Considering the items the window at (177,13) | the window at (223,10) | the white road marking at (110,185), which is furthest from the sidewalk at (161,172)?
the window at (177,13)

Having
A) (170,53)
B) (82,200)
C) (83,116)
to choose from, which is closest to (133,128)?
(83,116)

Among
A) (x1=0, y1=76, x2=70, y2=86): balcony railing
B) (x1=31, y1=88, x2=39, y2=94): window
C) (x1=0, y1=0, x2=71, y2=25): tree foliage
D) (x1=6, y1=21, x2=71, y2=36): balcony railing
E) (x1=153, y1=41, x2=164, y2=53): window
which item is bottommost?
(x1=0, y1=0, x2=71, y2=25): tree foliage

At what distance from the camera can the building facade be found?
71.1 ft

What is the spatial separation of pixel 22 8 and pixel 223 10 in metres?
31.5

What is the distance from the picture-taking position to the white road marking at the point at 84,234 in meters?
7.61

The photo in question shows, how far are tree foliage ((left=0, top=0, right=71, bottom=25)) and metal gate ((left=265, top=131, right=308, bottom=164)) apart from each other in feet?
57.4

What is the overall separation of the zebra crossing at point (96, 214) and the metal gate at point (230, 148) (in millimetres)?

====================

Reproduce every entry above word for word, leaving nothing out and changing nothing.

Considering the items the window at (177,13) | the window at (223,10) | the white road marking at (110,185), which is furthest from the sidewalk at (161,172)?
the window at (177,13)

Having
A) (170,53)
B) (82,200)
C) (83,116)
to choose from, which is closest to (133,128)?
(83,116)

Among
A) (x1=0, y1=76, x2=70, y2=86): balcony railing
B) (x1=31, y1=88, x2=39, y2=94): window
C) (x1=0, y1=0, x2=71, y2=25): tree foliage
D) (x1=6, y1=21, x2=71, y2=36): balcony railing
E) (x1=153, y1=41, x2=164, y2=53): window
which item is bottommost?
(x1=0, y1=0, x2=71, y2=25): tree foliage

At what distance from the camera can the building facade be found?
71.1 ft

What is the spatial separation of pixel 22 8 and pixel 223 10 in metres?
31.5

What is the distance from the picture-taking position to the white road marking at the point at 84,234 in meters?
7.61

The photo in question shows, how far are tree foliage ((left=0, top=0, right=71, bottom=25)) and metal gate ((left=265, top=131, right=308, bottom=164)) apart from each other in feet?
57.4

What is the overall separation of the zebra crossing at point (96, 214) and the metal gate at point (230, 148) (in millimetres)?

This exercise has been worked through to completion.